Interesting National Public Radio Interview

[Rosie]

I was listening to NPR today while doing some errands, and heard an interesting interview with a prominent British scientist (didn’t catch the name for sure, but I think it might be Colin Blakemore) who was/is head of the Medical Research Council which is responsible for deciding what therapies will be covered by their national health insurance. He made a couple of points that are pertinent to our problems with getting doctors to accept the idea that the vast majority of MC patients can help their symptoms tremendously by eliminating gluten and other offending foods from their diet.

His main point is that observation is just as valid a way of coming up with answers in medicine as experimentation with the “gold standard” of randomized controlled trials. He gave the interesting example of Mendel having come up with principles of heredity by experimentation with plants and Darwin having come up with the theory of evolution based solely on careful observation.

His next comment was that in America the medical profession is really hung up exclusively on experimentation to the detriment of patients, and he gave several examples. One of them really is analogous to our issues. There is a drug used to treat one disease that was coincidently observed to also prevent blindness in virtually all patients with a certain type of retinal deterioration in Britain. The drug was then used immediately to treat everyone with this condition in Britain and some other countries. But in the US, it was decided that a clinical trial had to be done before allowing the drug to be used. So during that year, all the control patients went blind, as well as those patients who could have been treated but weren’t because they were waiting for the end of the clinical trial.

And this is just what Dr. Fine is running into, when he tries to get his careful “observational” data on gluten intolerance published. The journals want a rigorous randomized controlled trial before considering publication, with the resultant suffering of those in the “control” group.

Tex, you have often quoted the statistic that about 80% of all the people on the MC Forum have discovered that their symptoms have improved when gluten was removed from their diet, and about 50% also have to get rid of dairy. That’s a huge percentage! Many drugs that are tested require a statistician to show that they have an effect. And my husband who worked in pharmaceutical research for many years often said that if you need a statistician to prove that a drug works, then you don’t have a very good drug, but many of them are marketed anyway.

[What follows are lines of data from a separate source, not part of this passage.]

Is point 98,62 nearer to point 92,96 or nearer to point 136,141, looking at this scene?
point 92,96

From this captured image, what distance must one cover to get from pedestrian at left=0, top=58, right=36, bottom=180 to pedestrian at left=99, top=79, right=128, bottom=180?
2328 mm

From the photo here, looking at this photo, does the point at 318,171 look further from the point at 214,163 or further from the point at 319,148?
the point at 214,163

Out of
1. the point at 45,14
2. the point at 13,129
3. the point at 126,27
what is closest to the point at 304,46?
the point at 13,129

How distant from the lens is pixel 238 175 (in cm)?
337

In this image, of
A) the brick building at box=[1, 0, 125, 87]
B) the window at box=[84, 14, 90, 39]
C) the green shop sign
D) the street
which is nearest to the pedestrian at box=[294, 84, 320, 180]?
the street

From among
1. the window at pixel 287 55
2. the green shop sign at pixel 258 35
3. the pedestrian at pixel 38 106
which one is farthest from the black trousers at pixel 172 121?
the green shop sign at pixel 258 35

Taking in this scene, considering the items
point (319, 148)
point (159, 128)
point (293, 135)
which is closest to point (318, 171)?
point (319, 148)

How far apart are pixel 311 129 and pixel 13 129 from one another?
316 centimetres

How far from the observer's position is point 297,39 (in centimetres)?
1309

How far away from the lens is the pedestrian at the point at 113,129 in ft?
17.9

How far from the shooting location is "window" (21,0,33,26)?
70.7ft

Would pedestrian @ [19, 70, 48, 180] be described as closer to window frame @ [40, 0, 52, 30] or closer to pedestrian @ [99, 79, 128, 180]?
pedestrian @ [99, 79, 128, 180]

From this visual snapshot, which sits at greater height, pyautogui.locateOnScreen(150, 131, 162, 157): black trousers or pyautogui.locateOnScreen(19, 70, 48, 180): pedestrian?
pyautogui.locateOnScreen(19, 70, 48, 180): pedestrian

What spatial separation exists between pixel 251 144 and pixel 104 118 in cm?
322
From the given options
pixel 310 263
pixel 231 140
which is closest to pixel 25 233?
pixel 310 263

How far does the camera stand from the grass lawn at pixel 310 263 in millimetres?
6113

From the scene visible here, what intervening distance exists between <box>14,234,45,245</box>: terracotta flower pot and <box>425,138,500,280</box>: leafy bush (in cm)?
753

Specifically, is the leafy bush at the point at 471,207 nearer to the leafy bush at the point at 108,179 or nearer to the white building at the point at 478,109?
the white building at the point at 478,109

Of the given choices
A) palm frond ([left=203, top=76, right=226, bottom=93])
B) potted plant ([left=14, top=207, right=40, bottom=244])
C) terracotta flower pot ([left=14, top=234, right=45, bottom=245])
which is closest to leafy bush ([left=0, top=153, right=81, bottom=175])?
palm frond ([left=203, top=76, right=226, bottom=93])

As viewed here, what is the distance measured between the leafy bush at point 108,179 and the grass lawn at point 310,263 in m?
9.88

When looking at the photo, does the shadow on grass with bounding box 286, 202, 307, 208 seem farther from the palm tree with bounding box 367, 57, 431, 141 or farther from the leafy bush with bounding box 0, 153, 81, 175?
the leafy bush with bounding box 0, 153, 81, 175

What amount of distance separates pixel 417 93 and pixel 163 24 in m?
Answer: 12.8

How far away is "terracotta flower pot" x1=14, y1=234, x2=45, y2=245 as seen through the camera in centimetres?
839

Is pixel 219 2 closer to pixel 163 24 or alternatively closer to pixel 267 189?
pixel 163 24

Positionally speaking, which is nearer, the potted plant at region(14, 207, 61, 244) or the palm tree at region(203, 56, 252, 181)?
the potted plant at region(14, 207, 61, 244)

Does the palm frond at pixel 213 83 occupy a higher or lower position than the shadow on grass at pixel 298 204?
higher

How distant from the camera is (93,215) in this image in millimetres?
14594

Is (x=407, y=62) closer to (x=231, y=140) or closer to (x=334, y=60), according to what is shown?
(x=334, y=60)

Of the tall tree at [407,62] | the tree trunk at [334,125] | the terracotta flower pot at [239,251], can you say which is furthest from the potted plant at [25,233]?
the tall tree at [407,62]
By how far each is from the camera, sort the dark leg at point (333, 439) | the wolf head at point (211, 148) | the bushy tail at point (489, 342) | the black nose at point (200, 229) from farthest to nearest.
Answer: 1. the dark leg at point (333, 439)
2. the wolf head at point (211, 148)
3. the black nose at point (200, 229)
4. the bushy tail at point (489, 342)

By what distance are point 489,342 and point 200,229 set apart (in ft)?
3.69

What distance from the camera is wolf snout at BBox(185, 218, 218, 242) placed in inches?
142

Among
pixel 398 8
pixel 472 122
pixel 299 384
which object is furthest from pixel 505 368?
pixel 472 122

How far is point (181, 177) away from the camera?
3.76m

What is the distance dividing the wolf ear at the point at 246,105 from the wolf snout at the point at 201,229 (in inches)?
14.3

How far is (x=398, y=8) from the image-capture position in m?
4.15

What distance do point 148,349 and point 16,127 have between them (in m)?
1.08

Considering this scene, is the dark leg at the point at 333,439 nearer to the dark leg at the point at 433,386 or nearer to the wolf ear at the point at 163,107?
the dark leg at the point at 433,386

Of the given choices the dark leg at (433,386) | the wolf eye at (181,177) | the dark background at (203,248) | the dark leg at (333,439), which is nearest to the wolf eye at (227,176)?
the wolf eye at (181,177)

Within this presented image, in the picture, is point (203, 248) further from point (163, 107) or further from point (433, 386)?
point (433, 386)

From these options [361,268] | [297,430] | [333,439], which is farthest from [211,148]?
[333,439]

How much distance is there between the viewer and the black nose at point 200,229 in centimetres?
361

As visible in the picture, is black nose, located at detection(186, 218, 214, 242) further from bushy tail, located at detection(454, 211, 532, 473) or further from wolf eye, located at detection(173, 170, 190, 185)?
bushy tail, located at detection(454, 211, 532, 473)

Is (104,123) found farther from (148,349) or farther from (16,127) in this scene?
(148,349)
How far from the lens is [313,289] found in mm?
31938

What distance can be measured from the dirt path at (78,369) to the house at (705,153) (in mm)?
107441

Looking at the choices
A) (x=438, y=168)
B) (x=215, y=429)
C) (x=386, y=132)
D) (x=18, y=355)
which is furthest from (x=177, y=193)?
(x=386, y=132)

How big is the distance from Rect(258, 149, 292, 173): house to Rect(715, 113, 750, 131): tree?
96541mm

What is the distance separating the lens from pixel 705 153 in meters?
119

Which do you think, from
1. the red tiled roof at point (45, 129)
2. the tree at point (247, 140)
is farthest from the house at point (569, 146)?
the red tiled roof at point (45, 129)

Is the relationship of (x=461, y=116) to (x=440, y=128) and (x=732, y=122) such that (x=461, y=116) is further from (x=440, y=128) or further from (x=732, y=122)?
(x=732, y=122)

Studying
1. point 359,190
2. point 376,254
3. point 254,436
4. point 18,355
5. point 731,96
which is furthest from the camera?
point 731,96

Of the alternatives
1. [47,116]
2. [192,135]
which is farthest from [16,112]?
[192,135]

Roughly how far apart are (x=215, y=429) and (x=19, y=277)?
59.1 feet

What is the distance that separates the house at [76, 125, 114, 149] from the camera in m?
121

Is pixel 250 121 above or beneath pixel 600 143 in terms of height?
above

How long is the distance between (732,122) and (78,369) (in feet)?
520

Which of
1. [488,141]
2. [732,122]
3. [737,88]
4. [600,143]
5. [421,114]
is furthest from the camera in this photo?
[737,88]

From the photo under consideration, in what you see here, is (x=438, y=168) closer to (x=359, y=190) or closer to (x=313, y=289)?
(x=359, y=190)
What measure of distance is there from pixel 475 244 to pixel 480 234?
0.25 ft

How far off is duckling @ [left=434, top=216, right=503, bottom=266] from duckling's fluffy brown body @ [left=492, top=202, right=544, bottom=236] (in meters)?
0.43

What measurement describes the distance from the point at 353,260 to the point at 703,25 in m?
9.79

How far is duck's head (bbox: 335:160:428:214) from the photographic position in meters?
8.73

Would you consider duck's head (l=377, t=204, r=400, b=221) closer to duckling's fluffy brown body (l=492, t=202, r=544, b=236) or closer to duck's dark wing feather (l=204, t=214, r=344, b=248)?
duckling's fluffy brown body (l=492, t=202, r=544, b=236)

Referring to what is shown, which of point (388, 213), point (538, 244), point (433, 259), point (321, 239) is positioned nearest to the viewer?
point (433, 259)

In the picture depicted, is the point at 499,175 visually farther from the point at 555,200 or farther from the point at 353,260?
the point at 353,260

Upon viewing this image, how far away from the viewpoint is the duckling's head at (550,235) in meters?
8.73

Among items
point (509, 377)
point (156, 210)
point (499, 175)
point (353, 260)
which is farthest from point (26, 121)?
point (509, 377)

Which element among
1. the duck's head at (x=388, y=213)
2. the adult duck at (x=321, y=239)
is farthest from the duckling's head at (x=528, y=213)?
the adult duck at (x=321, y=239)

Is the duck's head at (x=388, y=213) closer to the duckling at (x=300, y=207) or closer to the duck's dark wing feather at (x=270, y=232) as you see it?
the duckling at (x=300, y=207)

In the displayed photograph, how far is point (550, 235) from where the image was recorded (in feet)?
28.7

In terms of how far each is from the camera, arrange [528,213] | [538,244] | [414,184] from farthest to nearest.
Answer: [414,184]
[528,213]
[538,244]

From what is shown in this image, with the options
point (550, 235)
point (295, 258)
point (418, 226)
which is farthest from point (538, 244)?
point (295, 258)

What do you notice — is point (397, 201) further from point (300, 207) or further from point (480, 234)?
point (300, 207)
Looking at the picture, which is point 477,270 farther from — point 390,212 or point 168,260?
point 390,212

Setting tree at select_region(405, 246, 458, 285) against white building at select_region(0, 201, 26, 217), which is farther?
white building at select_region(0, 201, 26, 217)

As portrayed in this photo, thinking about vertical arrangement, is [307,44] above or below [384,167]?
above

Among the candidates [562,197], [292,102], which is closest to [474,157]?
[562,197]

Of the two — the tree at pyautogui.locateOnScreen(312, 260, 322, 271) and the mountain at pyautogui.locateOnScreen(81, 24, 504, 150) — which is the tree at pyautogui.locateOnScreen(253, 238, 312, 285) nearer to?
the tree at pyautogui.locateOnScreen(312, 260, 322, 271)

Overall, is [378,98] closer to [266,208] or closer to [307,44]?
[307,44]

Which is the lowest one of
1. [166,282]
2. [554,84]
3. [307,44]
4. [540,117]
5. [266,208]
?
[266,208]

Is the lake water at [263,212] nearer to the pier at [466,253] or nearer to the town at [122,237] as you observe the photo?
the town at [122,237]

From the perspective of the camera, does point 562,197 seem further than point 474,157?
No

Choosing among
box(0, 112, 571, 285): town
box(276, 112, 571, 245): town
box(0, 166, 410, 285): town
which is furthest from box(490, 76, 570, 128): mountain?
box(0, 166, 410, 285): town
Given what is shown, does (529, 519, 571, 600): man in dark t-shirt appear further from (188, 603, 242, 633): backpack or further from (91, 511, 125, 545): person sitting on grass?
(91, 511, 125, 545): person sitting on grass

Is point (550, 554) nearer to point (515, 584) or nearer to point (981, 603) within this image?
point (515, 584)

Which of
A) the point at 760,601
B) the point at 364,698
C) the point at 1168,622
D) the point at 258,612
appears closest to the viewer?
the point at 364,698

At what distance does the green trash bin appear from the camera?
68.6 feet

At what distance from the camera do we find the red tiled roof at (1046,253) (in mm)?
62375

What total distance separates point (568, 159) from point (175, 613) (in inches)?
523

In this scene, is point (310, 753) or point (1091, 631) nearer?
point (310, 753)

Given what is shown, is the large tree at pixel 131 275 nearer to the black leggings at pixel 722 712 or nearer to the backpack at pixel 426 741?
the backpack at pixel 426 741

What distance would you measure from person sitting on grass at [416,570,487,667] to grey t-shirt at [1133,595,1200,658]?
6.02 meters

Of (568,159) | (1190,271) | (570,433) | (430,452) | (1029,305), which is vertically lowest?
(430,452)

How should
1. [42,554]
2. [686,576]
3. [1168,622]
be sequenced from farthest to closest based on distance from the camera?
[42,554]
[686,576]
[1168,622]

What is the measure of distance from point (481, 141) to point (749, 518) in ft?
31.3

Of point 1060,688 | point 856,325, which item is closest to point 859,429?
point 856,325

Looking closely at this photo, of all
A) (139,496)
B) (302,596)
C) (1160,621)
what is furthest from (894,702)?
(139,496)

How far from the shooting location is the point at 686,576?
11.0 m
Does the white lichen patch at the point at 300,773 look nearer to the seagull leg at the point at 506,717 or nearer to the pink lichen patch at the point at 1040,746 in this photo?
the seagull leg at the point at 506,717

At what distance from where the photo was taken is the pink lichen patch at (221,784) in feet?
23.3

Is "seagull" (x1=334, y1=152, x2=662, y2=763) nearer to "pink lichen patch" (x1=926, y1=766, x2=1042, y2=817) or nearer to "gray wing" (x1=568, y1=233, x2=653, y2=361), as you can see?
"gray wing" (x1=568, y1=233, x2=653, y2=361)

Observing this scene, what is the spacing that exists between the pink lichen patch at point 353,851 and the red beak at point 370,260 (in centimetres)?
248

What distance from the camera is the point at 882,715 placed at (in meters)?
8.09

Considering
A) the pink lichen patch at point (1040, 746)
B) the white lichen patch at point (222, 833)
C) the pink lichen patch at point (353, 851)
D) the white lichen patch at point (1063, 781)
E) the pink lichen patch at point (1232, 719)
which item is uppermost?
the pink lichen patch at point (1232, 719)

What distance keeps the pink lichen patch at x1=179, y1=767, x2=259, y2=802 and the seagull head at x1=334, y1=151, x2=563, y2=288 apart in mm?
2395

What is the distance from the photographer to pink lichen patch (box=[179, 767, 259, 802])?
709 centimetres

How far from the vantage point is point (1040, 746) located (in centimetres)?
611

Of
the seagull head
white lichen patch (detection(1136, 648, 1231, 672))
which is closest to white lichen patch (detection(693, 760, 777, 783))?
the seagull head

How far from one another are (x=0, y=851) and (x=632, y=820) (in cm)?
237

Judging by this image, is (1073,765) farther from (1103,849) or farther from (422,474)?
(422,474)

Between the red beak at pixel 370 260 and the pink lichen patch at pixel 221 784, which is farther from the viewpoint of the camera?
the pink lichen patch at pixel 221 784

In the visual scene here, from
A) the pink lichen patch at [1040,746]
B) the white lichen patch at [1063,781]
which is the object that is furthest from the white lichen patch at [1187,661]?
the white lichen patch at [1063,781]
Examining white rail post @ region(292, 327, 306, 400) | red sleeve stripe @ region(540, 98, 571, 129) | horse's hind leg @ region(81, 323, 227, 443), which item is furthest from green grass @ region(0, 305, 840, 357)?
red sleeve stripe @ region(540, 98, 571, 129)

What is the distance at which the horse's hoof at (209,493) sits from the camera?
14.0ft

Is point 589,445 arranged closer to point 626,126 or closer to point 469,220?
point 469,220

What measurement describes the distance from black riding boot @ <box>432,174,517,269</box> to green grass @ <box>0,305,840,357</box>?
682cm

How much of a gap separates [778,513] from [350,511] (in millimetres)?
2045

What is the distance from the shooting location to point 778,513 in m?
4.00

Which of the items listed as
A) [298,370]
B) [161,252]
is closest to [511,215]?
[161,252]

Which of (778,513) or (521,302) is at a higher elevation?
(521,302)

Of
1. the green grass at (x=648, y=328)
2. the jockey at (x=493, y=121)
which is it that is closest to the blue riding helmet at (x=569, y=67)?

It’s hard to change entrenched mind sets, but hopefully Dr. Fine and persistent MC patients will be able to make some progress with the medical community over time.

[Polly]

Very interesting, Rosie. Thanks.

Polly

[Lucy]

Rosie,

There are alot of ethical problems that come up in doing research, that's certain.
Think there is a way to suspend a study before it's over, if the results are overwhelmingly positive in a group of test subjects (patients). If that's the case, I think they go ahead and put ALL the patients on the medication in some cases.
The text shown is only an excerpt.